Marcinek argues that nothing in GD & L's investment plan would indicate to someone with his "longstanding experience" in the transportation container market that it was a fraud. He also asserts that given the features of the plan, he undertook an adequate investigation of its purported investment and tax benefits. Marcinek contacted GD & L and others in the container industry, and he consulted GD & L literature, including opinion letters from GD & L's attorney and accountant.
Marcinek's arguments do not establish that an ordinarily prudent investor would have invested with GD & L, considering that its plan contained "sufficient warning signs." See Kantor v. Commissioner, 998 F.2d 1514, 1522 (9th Cir. 1993). "In the face of a transaction which clearly lacked economic substance, and which was designed to produce tax benefits out of proportion with total investment," a taxpayer does not exercise due care even when an independent accounting firm prepares the taxpayer's returns. Hildebrand v. Commissioner, 967 F.2d 350, 353 (9th Cir. 1992). The GD & L plan clearly lacked economic substance, and Marcinek concedes that he entered into a sham transaction. The tax court's finding that a "reasonable and ordinarily prudent investor ... would have questioned an investment that allowed a taxpayer to claim tax benefits computed on an investment of $100,000 when the investor only paid $5,000 and was not required to sign a promissory note for the balance" is not clearly erroneous. Even in light of this lopsided investment, Marcinek failed to make sufficient inquiries, examine or insure the containers he "purchased" for $100,000, or investigate what he knew to be an excessive management fee charged by GD & L.

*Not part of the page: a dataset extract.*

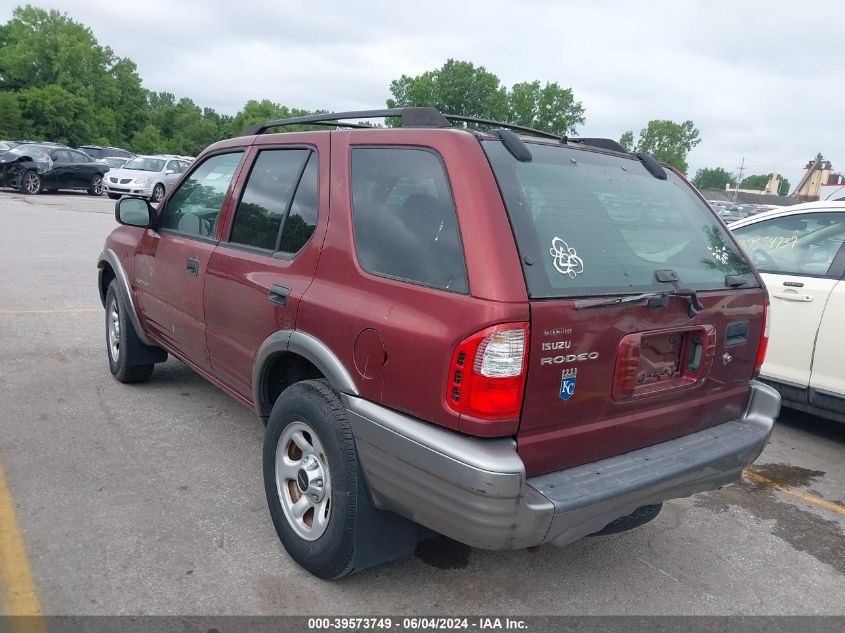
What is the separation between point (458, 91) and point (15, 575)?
241 ft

In Wolf, 4 F.3d at 715, we affirmed a negligence finding where the taxpayer was told he would receive a $17,000 investment tax credit the same year he invested only $10,000. Based on similar facts, the tax court's finding in this case is "plausible in light of the record viewed in its entirety." Id. at 712.
Note: This disposition is not appropriate for publication and may not be cited to or by the courts of this circuit except as provided by Ninth Circuit Rule 36-3.